#### WORK TO BE COMPLETED
Below is a listing; print exactly its lines from the one containing "God pupil 神瞳漫画" down to the one containing "CITY for Samsung", both inclusive, with every picture left out.

==== LISTED RECORDS ====

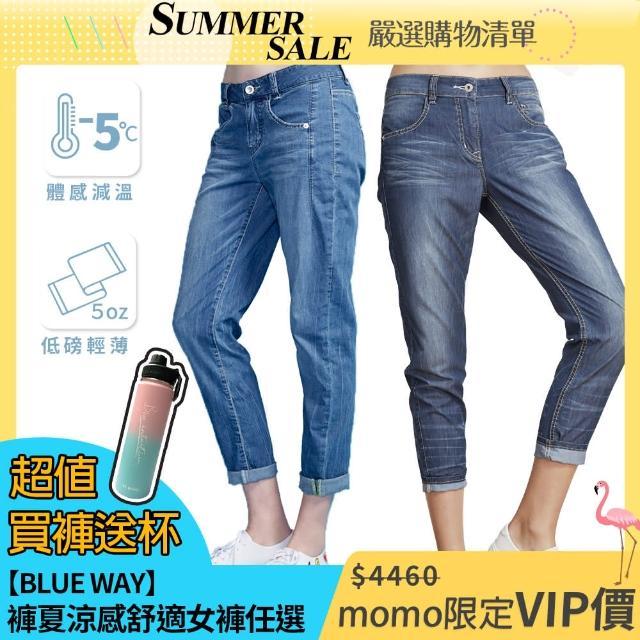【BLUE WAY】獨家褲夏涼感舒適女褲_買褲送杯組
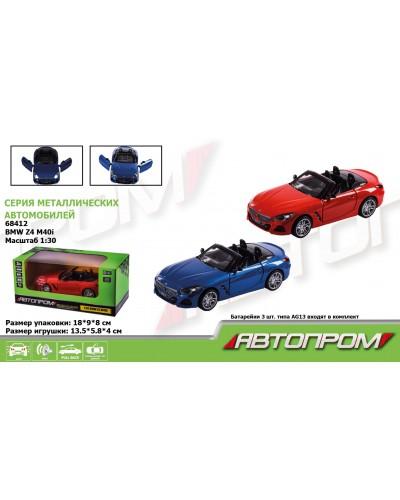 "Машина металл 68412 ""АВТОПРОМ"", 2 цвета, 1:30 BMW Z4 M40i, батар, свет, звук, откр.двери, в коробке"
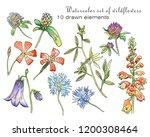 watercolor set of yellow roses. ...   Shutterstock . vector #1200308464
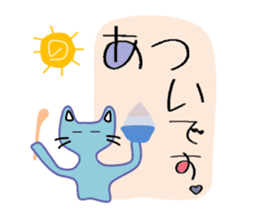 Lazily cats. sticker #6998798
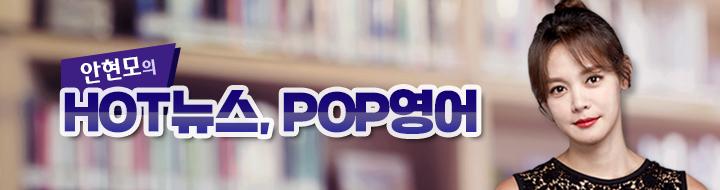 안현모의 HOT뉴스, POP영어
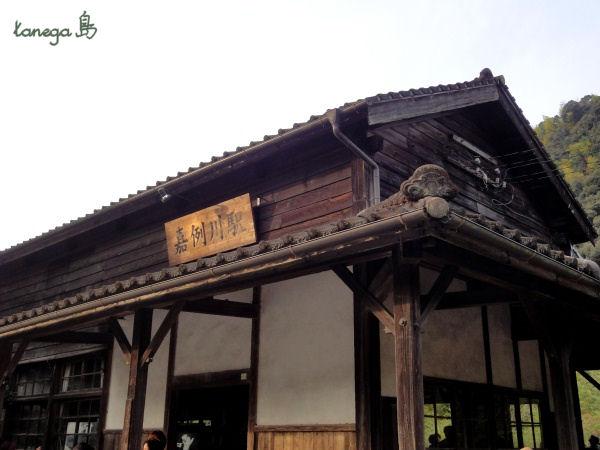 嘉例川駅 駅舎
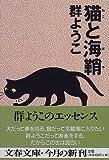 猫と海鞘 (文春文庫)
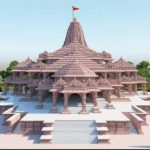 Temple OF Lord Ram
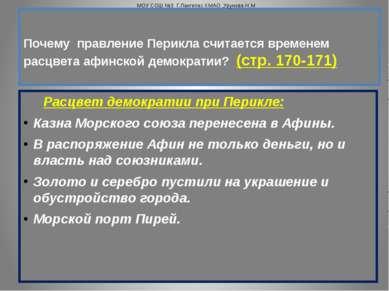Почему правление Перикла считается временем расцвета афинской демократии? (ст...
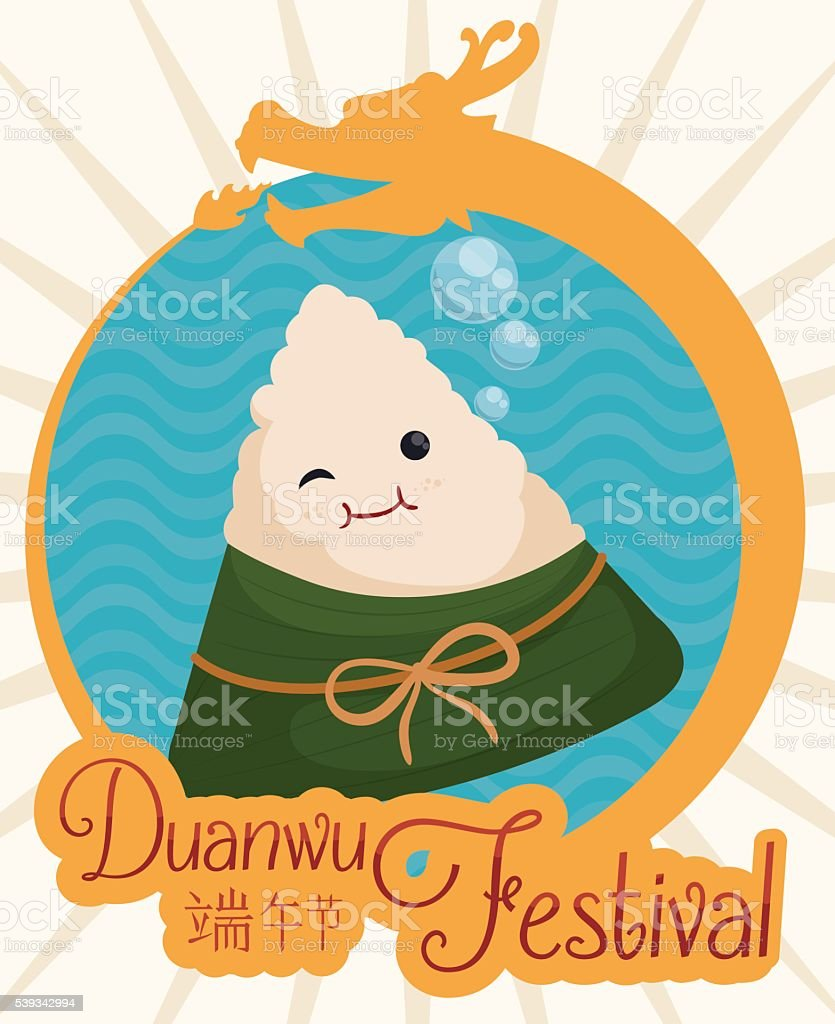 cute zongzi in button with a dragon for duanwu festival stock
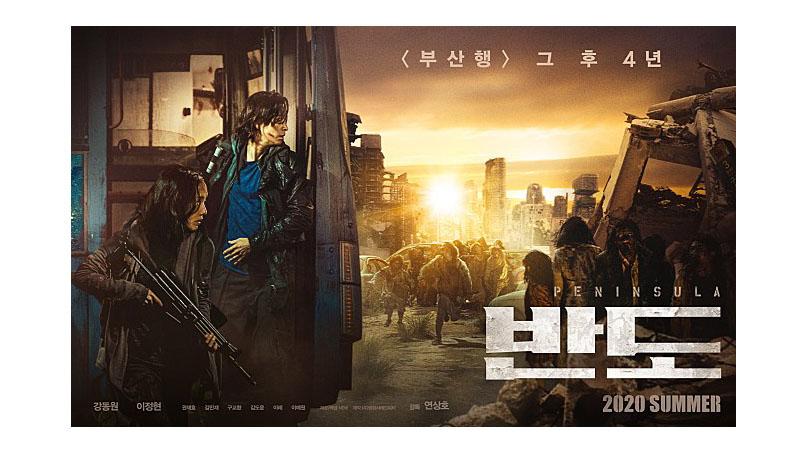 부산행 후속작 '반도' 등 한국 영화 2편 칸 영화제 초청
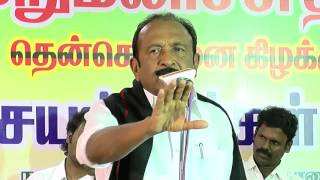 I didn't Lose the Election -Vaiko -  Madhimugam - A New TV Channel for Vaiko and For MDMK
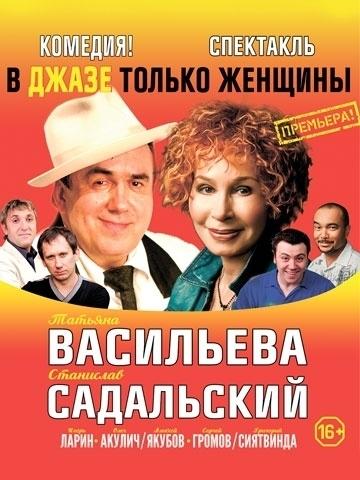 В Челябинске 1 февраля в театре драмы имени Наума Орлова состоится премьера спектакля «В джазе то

====
==== LISTED RECORDS ====

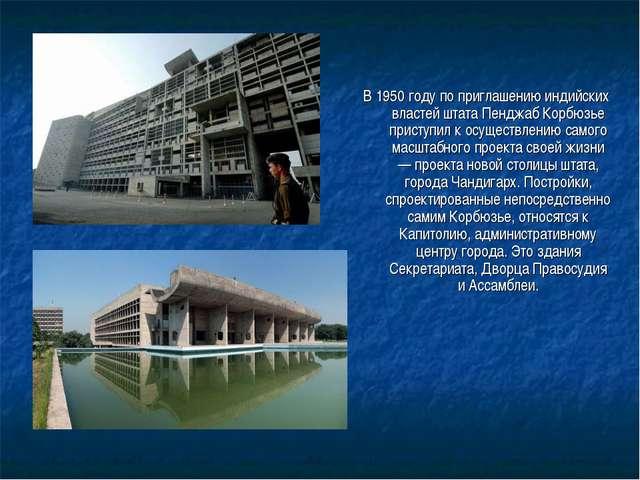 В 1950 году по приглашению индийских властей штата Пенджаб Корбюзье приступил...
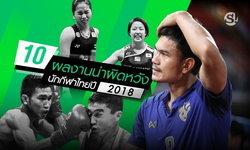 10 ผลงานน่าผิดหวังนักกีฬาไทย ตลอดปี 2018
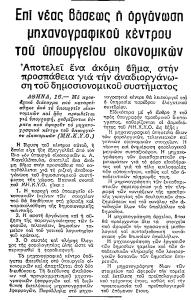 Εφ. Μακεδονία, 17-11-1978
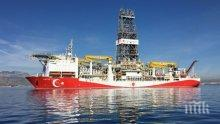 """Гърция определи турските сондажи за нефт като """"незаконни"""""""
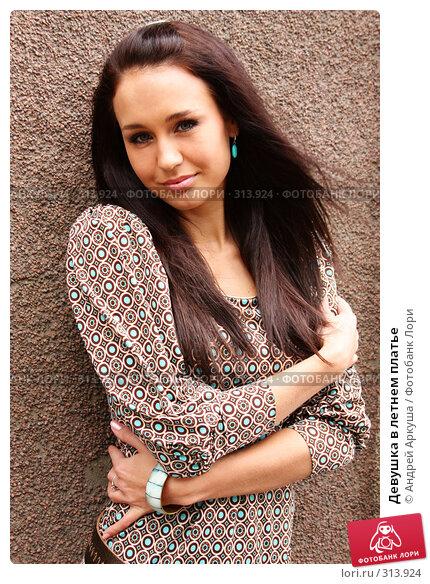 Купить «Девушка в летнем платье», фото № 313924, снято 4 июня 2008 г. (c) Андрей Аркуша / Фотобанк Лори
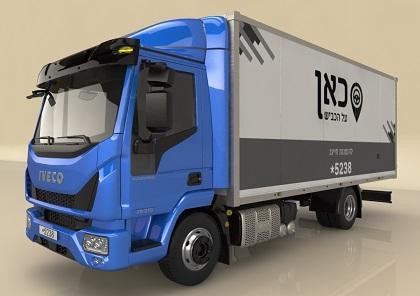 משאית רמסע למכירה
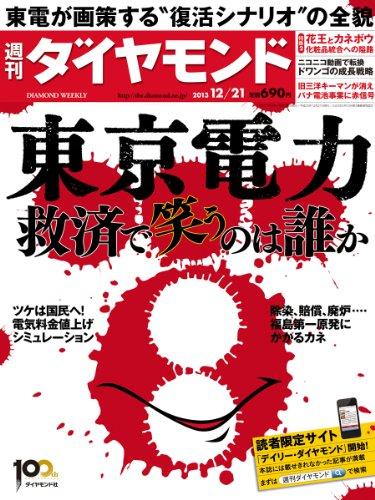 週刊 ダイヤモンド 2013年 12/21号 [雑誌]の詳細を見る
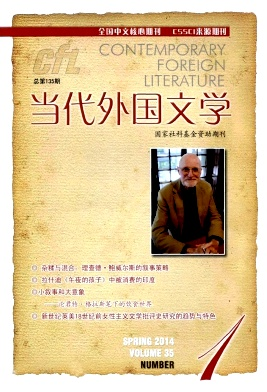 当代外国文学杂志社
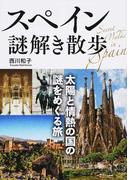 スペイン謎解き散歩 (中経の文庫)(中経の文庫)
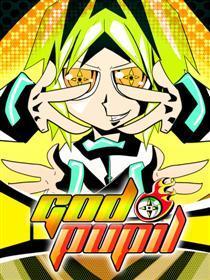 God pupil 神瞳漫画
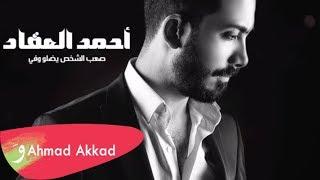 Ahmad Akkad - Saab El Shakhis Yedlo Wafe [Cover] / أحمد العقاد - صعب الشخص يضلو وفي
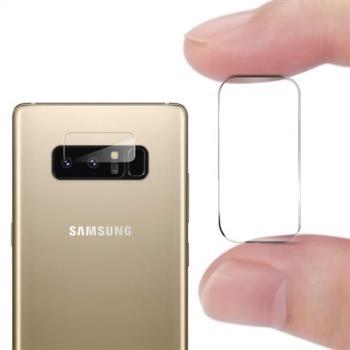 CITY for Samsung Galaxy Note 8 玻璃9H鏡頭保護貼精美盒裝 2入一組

====
==== LISTED RECORDS ====

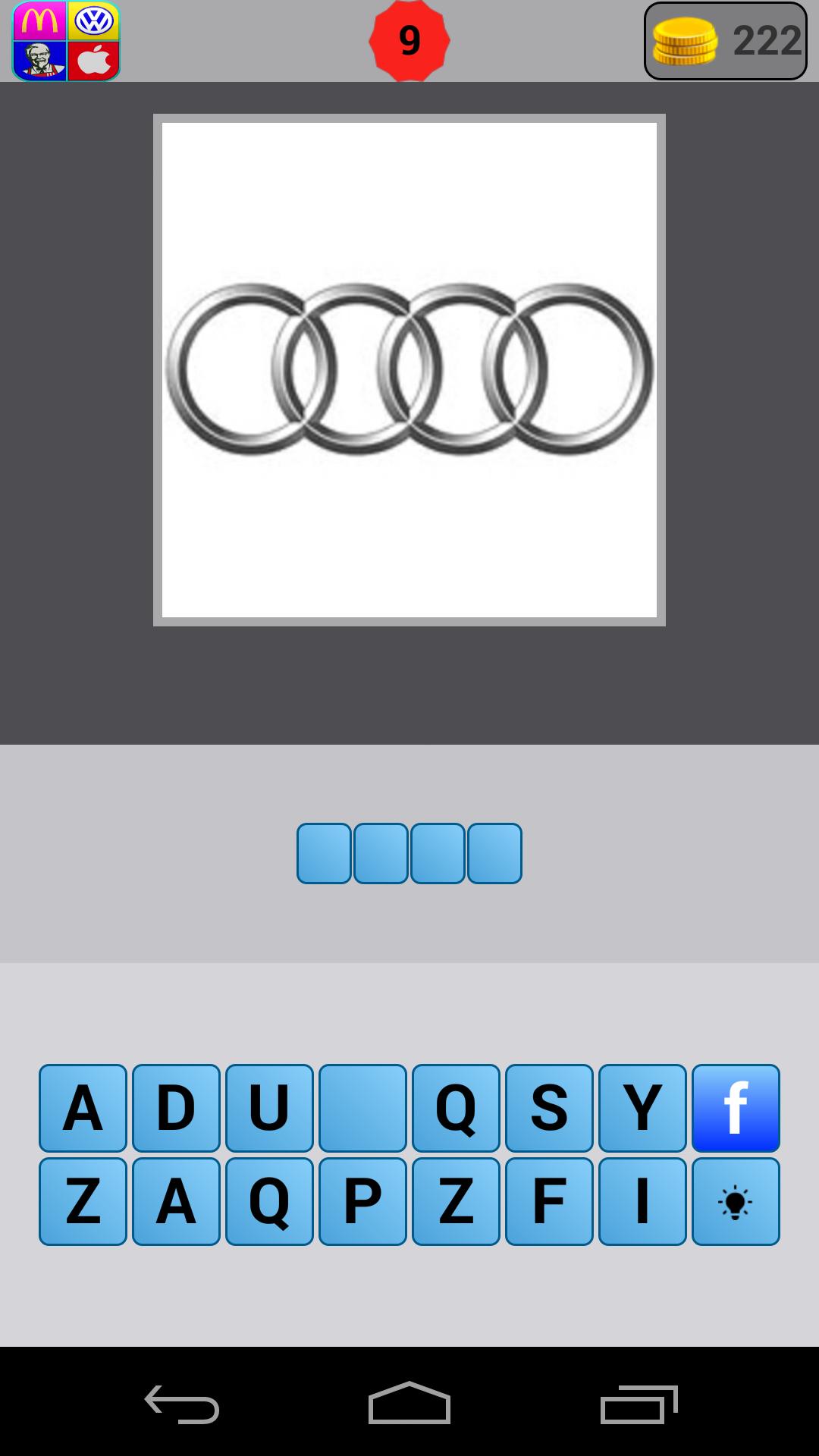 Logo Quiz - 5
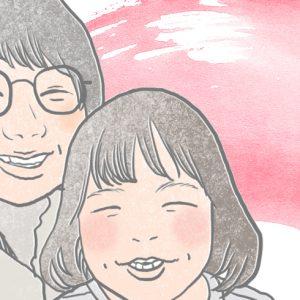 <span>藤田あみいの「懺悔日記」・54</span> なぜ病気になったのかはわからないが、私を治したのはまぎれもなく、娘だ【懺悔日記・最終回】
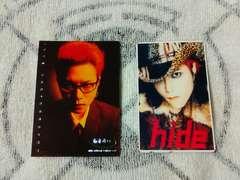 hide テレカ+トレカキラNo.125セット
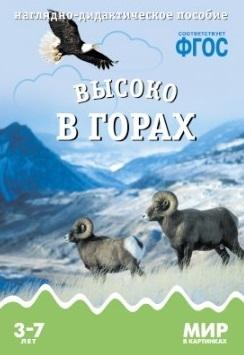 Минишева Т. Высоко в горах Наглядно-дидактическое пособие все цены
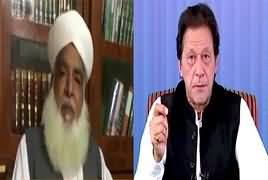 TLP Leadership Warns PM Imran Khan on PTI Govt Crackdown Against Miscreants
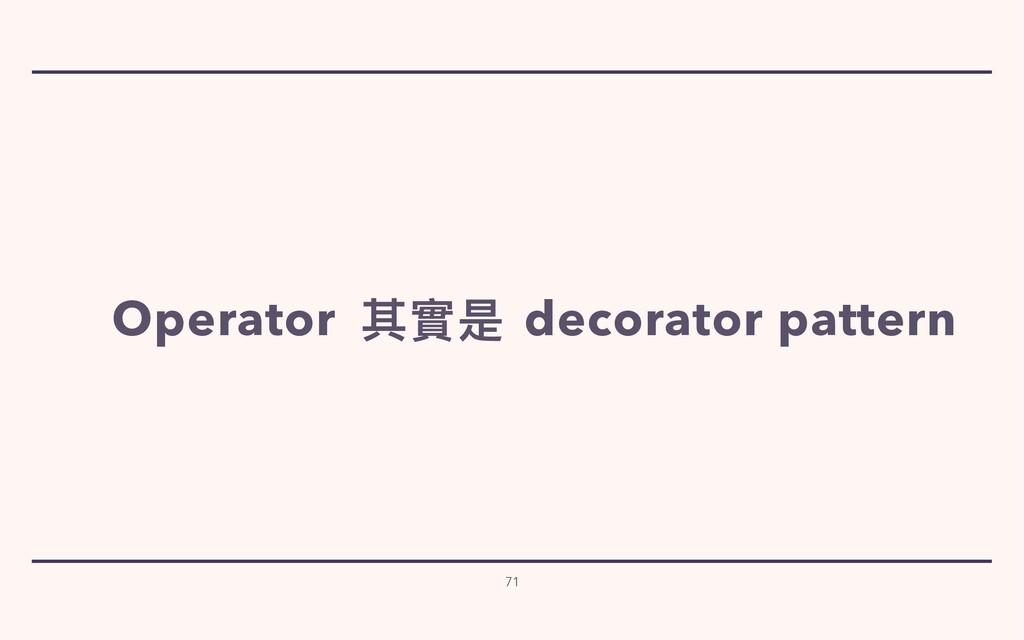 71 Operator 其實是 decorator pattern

====

#### SOLUTION TO THE EXERCISE
 God pupil 神瞳漫画
 Ahmad Akkad - Saab El Shakhis Yedlo Wafe [Cover] / أحمد العقاد - صعب الشخص يضلو وفي
 CITY for Samsung Galaxy Note 8 玻璃9H鏡頭保護貼精美盒裝 2入一組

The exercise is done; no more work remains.